Extract provided Start Marker
The rock mountains of Zhangjiajie look as if they have been taken from old manuscripts of ancient Chinese art. The abundance of rivers and low level cloud streams often cause the rock peaks to become shrouded in a heavy mist.

Photo Journal

A tourist on the sightseeing platform.
The rocks often resemble fingers sticking out the ground, this one particularly looks like a middle finger.
Pine trees growing through the cracks of the rock.

Zhangjiajie was previously called Dayong and was at that time considered to be the place with the most advanced ceramics in China. But despite its success in the technological and cultural sectors, thanks to its mountainous terrain, undiscovered land, underdeveloped river transport and agriculture, it is not well developed compared to other cities.

Understandable given its remote geographical location.

The landscape is not even hilly, but the cliff-like mountains make it impossible to climb or even go around the mountain.
Rivers at the bottom of the rocks are surrounded by trees.
The farming families living here grow corn.

At the very top of one of the mountains there is a 24 meter long bridge, familiar to locals and tourists as “the first bridge under heaven.” It is also considered the tallest natural bridge in the world.

Chinese tourists hike to it to express their immortal love for one another, they attach padlocks and throw the key into the abyss.


The park is huge and entry is permitted by ticket and fingerprint only, with the ticket valid for 4 days. Scanning visitors’ fingerprints prevents them sharing their ticket with other people on the given day. This is how I visited the park twice.

The park is beautiful at any time of the year, on the first day of my trip its giant karst cliffs were covered with fog, on the next day they weren’t.

The park consists of huge rocks, to which the trees cling on. Not surprisingly, the film Avatar features these mountains, as the views from them are as if from another world – mesmerising – and are quite unlike any other place.

Compared to the film, where the mountains are floating, here they are connected to the ground.

If you are one of the first to arrive here in the mornings it’s very quiet, no wind, no voices, no city noise. In fact it is so quiet that it feels as if you are deaf.



As for wildlife, the flora and fauna here is pretty rich, including endangered species of water deer and clouded leopards, whose species is so rare that except for their tracks no one has ever seen them. The monkeys here are changing to become less like wild animals that eat insects, flowers and fruits, and instead now only eat the remnants of food left by tourists, everything from sausages on sticks to peeled cucumbers. If not left behind then at the first opportunity food is taken from the tourists.
Extract provided End Marker
• _What you are asked to do_: Please copy out, word for word, the stretch of the Zhangjiajie piece from "A tourist on" through "here grow corn.".
Recorded data Start Marker
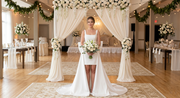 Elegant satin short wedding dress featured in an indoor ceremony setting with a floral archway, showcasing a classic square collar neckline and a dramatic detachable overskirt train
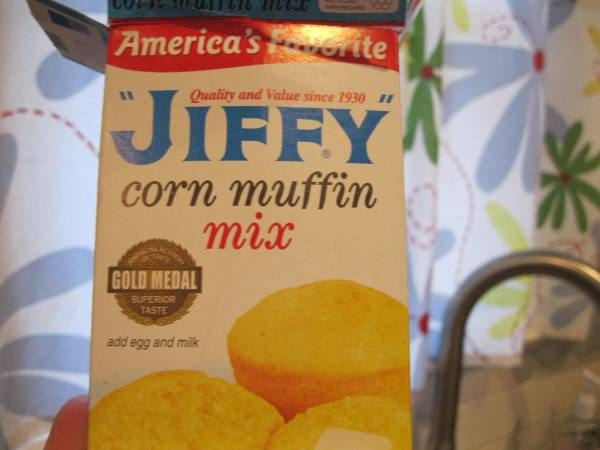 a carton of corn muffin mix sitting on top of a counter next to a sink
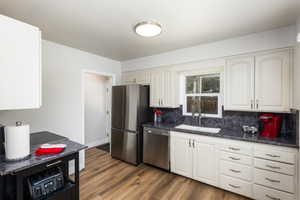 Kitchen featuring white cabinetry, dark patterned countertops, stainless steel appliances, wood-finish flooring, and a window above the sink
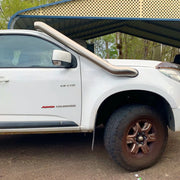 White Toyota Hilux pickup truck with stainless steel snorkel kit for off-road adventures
Recorded data End Marker
• _Exercise solution_:
A tourist on the sightseeing platform.
The rocks often resemble fingers sticking out the ground, this one particularly looks like a middle finger.
Pine trees growing through the cracks of the rock.

Zhangjiajie was previously called Dayong and was at that time considered to be the place with the most advanced ceramics in China. But despite its success in the technological and cultural sectors, thanks to its mountainous terrain, undiscovered land, underdeveloped river transport and agriculture, it is not well developed compared to other cities.

Understandable given its remote geographical location.

The landscape is not even hilly, but the cliff-like mountains make it impossible to climb or even go around the mountain.
Rivers at the bottom of the rocks are surrounded by trees.
The farming families living here grow corn.